* Assigned task
The entries below should be given again exactly, minus their pictures.

[Stored data]

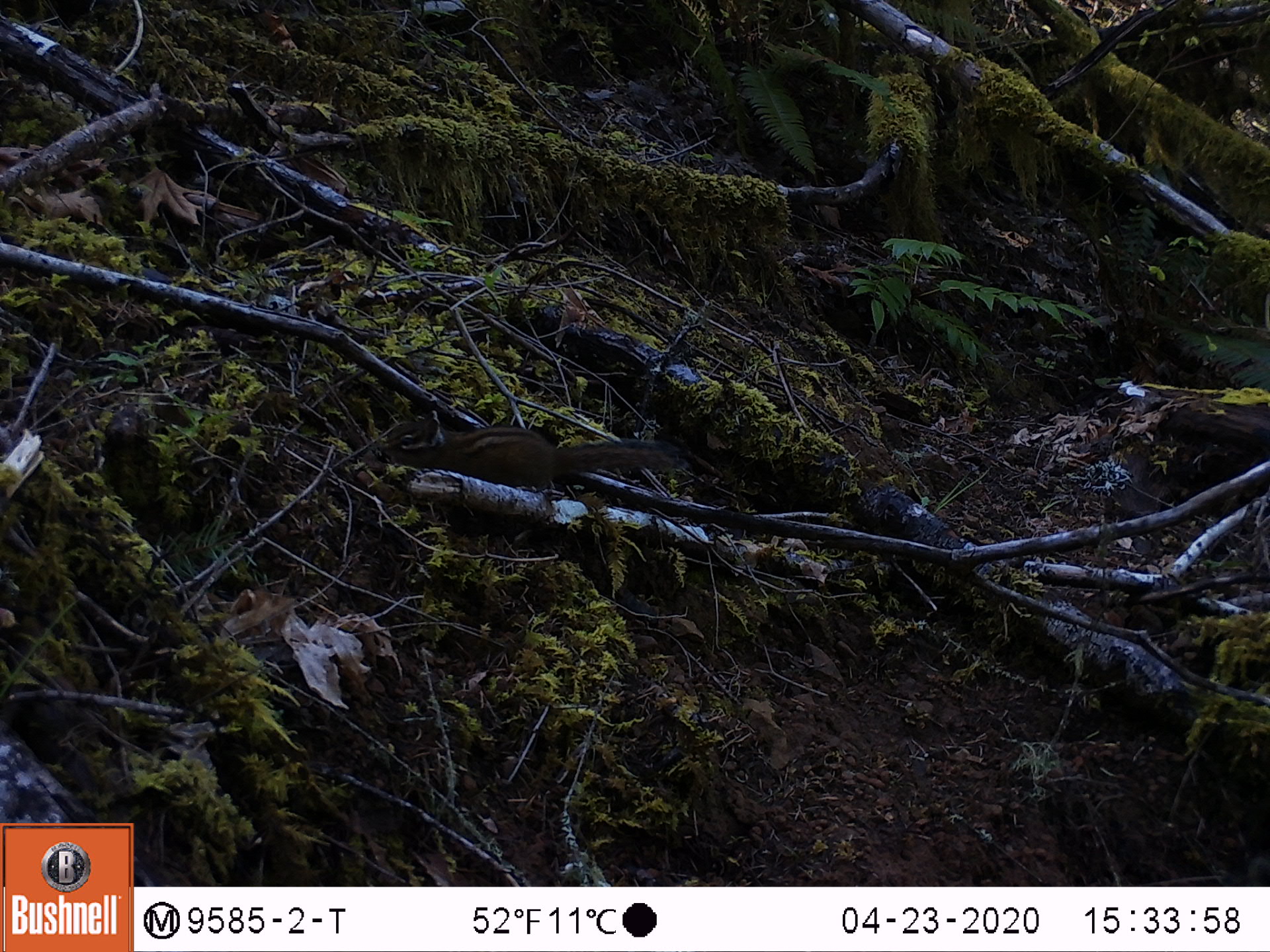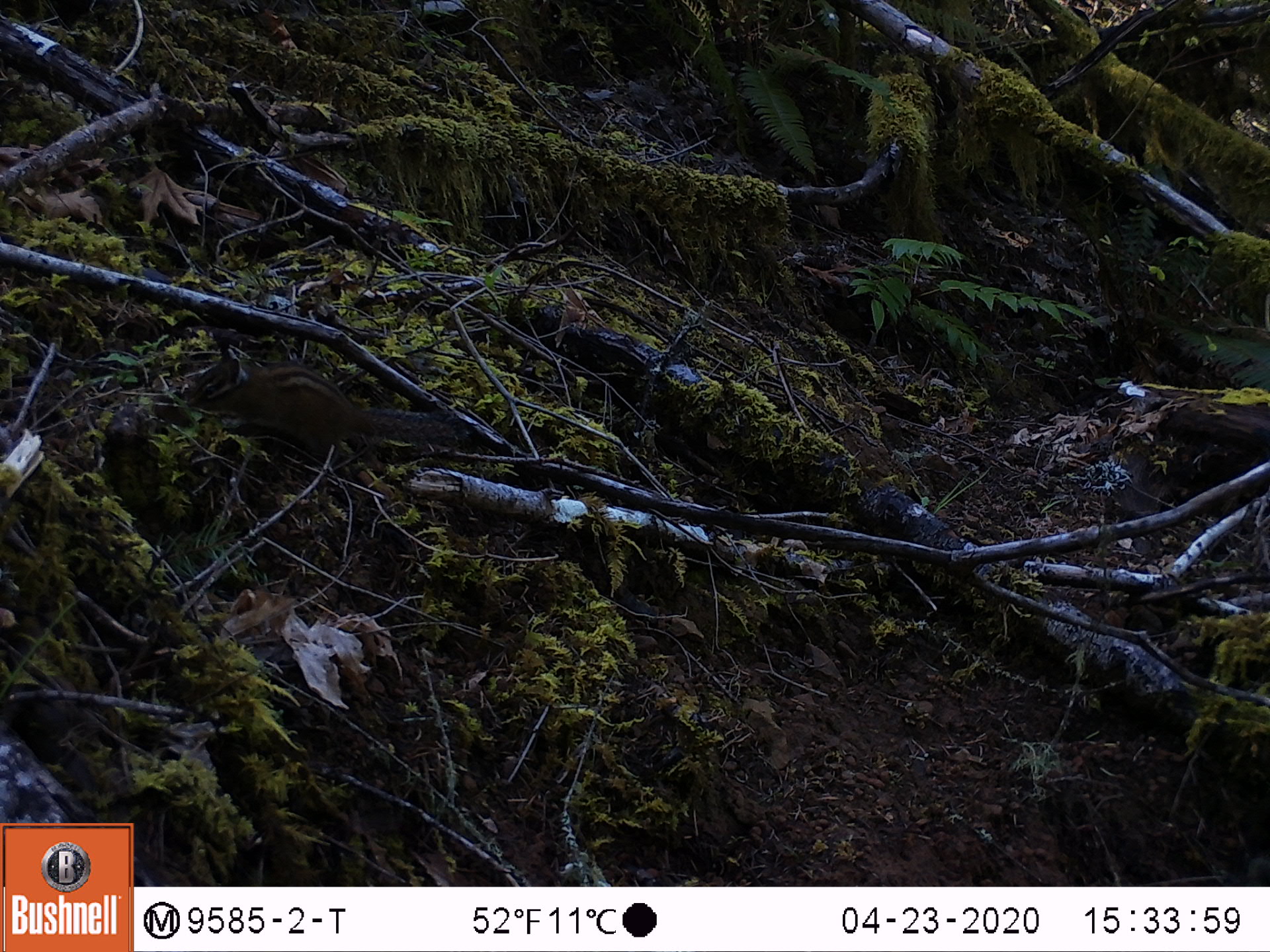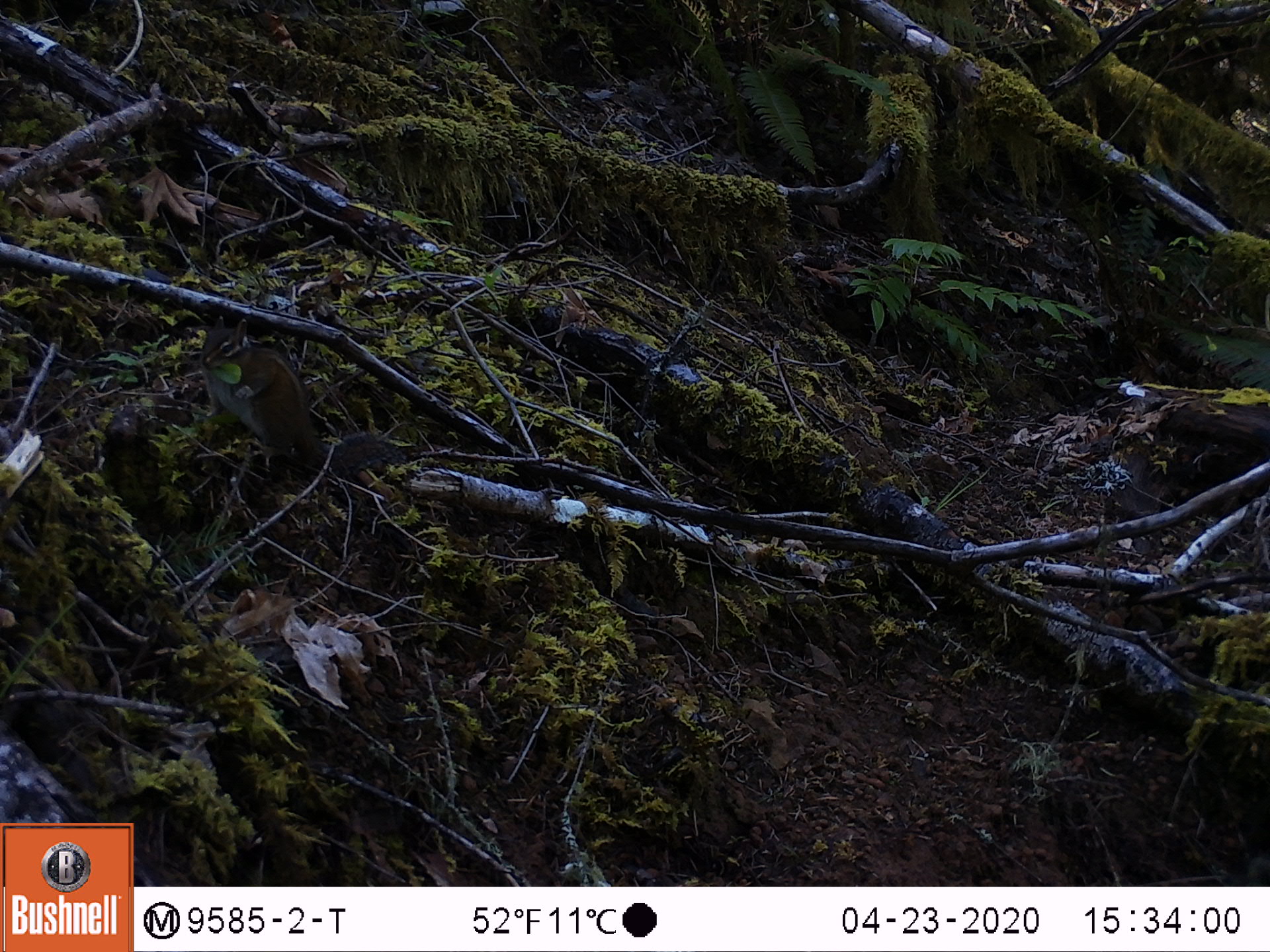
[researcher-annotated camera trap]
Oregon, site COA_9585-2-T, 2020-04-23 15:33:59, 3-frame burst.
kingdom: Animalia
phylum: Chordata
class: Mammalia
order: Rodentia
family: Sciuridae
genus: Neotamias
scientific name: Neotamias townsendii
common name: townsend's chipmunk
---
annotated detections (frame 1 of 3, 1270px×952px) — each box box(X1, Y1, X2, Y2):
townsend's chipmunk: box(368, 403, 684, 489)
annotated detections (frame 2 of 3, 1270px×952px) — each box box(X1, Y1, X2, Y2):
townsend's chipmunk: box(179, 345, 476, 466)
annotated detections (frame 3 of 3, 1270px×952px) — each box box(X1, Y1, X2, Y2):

* Answer to this problem
[researcher-annotated camera trap]
Oregon, site COA_9585-2-T, 2020-04-23 15:33:59, 3-frame burst.
kingdom: Animalia
phylum: Chordata
class: Mammalia
order: Rodentia
family: Sciuridae
genus: Neotamias
scientific name: Neotamias townsendii
common name: townsend's chipmunk
---
annotated detections (frame 1 of 3, 1270px×952px) — each box box(X1, Y1, X2, Y2):
townsend's chipmunk: box(368, 403, 684, 489)
annotated detections (frame 2 of 3, 1270px×952px) — each box box(X1, Y1, X2, Y2):
townsend's chipmunk: box(179, 345, 476, 466)
annotated detections (frame 3 of 3, 1270px×952px) — each box box(X1, Y1, X2, Y2):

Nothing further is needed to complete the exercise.